O médico ainda afirma que a grande maioria de pesquisas com medicamentos não realiza análises diferenciando pessoas dos sexos feminino e masculino para avaliar os resultados de cada um. 

“Assim, podemos ter um medicamento “x” que não funcionaria para homem, mas funcionaria para mulher. Se a pesquisa não testa separando homens e mulheres, acabamos perdendo uma oportunidade, porque hoje sabemos que boa parte das respostas aos remédios são específicas de cada sexo”, pontua. 

Diferenças hormonais 

Conforme Flavio Cadegiani, as mudanças hormonais e a possibilidade de mulheres engravidarem foram algumas das principais razões que levaram pesquisadores a excluir o sexo feminino de estudos clínicos por tantos anos. 

“As mulheres têm várias fases: há aquela na fase folicular do ciclo, a que está na fase lútea, a que usa anticoncepcional e a que está na menopausa. Então, temos quatro perfis de mulheres”, explica. 

Por isso, ele entende que cientistas deveriam incluir até mesmo maior quantidade de mulheres do que de homens em pesquisas. 

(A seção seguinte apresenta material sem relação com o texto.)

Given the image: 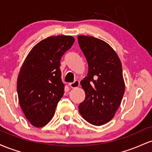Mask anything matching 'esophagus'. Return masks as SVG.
Returning a JSON list of instances; mask_svg holds the SVG:
<instances>
[{
  "instance_id": "esophagus-1",
  "label": "esophagus",
  "mask_w": 152,
  "mask_h": 152,
  "mask_svg": "<svg viewBox=\"0 0 152 152\" xmlns=\"http://www.w3.org/2000/svg\"><path fill=\"white\" fill-rule=\"evenodd\" d=\"M79 85H80V82L78 80H75L74 82L69 83V86H70L71 88H77V87L79 86Z\"/></svg>"
}]
</instances>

“Se for uma pesquisa com uma terapêutica de curto prazo, ou seja, tratamentos que duram menos de 10 dias, poderíamos dividir em quatro grupos de mulheres. Mulheres que estejam na fase lútea, versus mulheres que estejam na fase folicular, versus mulheres que usam anticoncepcional, versus mulheres que estão na pós-menopausa – inclusive dois grupos de mulheres pós-menopausa, com reposição e sem reposição”, exemplifica. 

Assim, Cadegiani considera que “as mulheres deveriam representar três quartos ou quatro quintos dos grupos de pesquisa, porque cada um desses grupos deveria ser igualmente representado nos estudos”. “Então, na verdade, não deveria ser um para um, em especial em pesquisas cujos impactos são potencialmente significativos para mulheres.” 

Sobre a gravidez o endocrinologista defende que as pesquisas poderiam incluir uma prescrição de anticoncepção para a mulher que desejar participar do estudo clínico. “Isso não é motivo para excluir a mulher”, ressalta. 

Machismo 

Ainda segundo o doutor em endocrinologia, o machismo também é um dos fatores que afastaram mulheres dos ensaios clínicos por tantos anos. 

“Um exemplo muito prático disso é como a gente ainda não consegue lidar bem, nem no âmbito da pesquisa, com mulheres com endometriose. Endometriose é uma doença subdiagnosticada, porque ela é de difícil localização às vezes em imagem. É a “dor da

mulher histérica”, historicamente falando, que eles dizem. Inclusive, sempre se usou esse termo “histeria” para mulheres.” 

“Então, não se acredita na mulher, no fundo, como um ato de misoginia. E, obviamente, temos uma pobreza de tratamentos para síndromes relacionadas ao sofrimento feminino”, completa Flavio. 

Para o especialista, é preciso que o currículo das universidades de medicina no Brasil passem a incluir essa preocupação com a mulher, para que estudos futuros avancem nesse sentido. 

Legislação brasileira 

Desde 1993 as pesquisas feitas nos EUA devem incluir mulheres. Porém, no Brasil, ainda não há lei neste sentido. 

“Vivemos em um país muito machista para pesquisas clínicas, que coloca inúmeros empecilhos para pesquisas com mulheres. Então, estamos muito atrás nesse aspecto”, avalia Flavio Cadegiani. 

No Brasil, há um projeto de lei de 2019 que determina a paridade de gênero em ensaios clínicos. Porém, o PL 3611/2019 está parado na Câmara dos Deputados desde então. Atualmente, ele aguarda parecer do relator na Comissão de Ciência, Tecnologia e Inovação (CCTI).